**Exercise aim**
The required output is the lines below from the line containing "Safe House Icon Active" to the line containing "how to make", inclusive, retyped exactly. No other lines belong in it.

**Data to use**

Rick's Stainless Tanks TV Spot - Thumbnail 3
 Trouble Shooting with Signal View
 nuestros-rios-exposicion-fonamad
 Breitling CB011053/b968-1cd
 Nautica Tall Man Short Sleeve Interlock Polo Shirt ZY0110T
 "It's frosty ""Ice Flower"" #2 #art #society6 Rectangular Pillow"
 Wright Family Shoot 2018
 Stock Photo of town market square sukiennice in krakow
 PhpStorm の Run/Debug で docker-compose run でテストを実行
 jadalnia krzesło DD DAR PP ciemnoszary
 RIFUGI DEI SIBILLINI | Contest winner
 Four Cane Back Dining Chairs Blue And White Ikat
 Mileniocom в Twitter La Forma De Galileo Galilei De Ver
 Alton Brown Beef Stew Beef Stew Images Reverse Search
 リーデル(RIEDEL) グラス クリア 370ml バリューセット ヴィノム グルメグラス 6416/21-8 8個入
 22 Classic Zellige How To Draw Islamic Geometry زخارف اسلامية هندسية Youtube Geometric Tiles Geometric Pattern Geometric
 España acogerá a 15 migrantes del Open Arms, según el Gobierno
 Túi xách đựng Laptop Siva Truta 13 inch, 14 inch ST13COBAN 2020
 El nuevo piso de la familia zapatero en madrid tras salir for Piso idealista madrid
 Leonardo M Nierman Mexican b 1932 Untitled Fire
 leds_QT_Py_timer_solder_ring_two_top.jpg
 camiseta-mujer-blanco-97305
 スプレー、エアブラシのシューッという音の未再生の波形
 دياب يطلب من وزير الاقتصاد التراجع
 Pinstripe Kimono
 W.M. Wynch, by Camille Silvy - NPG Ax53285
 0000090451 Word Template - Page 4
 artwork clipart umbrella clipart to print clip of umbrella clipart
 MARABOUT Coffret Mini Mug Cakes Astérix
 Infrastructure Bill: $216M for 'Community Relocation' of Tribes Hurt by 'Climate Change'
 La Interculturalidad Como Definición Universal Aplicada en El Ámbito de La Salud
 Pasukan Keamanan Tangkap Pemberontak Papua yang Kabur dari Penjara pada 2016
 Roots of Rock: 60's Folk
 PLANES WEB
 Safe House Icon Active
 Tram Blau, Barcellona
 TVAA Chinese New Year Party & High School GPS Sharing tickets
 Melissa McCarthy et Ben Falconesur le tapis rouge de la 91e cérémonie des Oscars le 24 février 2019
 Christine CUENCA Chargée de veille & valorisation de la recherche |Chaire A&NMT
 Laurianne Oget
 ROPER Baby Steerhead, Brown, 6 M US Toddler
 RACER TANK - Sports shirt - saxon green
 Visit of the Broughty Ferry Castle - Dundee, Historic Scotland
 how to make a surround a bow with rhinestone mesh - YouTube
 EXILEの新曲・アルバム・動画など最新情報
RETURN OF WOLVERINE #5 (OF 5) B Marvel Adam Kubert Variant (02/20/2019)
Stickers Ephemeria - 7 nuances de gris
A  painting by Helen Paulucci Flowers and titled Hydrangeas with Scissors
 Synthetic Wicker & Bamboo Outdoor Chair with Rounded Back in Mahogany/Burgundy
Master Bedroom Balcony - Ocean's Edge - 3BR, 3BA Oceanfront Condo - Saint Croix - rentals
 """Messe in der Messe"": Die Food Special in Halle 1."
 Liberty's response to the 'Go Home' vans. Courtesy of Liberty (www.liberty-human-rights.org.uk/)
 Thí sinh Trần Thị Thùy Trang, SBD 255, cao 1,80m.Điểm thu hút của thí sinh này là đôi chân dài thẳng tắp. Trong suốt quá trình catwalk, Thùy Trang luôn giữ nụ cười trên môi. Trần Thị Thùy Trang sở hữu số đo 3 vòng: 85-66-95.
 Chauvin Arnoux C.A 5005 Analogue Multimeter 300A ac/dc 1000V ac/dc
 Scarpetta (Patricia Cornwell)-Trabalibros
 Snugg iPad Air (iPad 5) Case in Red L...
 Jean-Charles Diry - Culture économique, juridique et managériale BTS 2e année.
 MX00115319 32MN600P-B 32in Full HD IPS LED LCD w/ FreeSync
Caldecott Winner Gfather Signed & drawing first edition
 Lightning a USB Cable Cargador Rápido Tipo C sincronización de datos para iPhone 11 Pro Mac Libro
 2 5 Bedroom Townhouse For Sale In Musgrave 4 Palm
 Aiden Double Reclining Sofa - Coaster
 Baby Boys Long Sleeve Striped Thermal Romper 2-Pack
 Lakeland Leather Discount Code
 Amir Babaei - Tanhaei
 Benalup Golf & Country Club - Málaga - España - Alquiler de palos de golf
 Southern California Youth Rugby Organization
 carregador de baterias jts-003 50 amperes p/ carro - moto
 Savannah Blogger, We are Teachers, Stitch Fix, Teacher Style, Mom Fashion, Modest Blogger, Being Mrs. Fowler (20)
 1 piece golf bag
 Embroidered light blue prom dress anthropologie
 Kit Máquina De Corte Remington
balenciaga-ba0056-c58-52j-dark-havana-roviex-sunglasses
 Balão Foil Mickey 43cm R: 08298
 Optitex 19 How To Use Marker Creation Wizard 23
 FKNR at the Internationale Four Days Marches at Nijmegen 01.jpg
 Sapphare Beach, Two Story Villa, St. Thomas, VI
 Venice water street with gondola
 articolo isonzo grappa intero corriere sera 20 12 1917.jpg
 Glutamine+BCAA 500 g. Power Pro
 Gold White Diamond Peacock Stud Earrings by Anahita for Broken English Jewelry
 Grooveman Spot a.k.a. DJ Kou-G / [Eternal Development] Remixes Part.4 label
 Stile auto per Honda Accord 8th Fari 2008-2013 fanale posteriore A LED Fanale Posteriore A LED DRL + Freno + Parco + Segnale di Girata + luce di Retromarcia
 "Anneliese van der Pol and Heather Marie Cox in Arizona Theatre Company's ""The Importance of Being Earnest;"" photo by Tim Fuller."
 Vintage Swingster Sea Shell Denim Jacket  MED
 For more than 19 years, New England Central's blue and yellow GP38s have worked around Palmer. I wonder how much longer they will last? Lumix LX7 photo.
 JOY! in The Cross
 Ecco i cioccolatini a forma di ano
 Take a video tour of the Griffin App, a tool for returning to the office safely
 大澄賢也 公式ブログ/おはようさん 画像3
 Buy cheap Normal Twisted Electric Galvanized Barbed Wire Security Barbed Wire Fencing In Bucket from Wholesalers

**Answer for this exercise**
 Safe House Icon Active
 Tram Blau, Barcellona
 TVAA Chinese New Year Party & High School GPS Sharing tickets
 Melissa McCarthy et Ben Falconesur le tapis rouge de la 91e cérémonie des Oscars le 24 février 2019
 Christine CUENCA Chargée de veille & valorisation de la recherche |Chaire A&NMT
 Laurianne Oget
 ROPER Baby Steerhead, Brown, 6 M US Toddler
 RACER TANK - Sports shirt - saxon green
 Visit of the Broughty Ferry Castle - Dundee, Historic Scotland
 how to make a surround a bow with rhinestone mesh - YouTube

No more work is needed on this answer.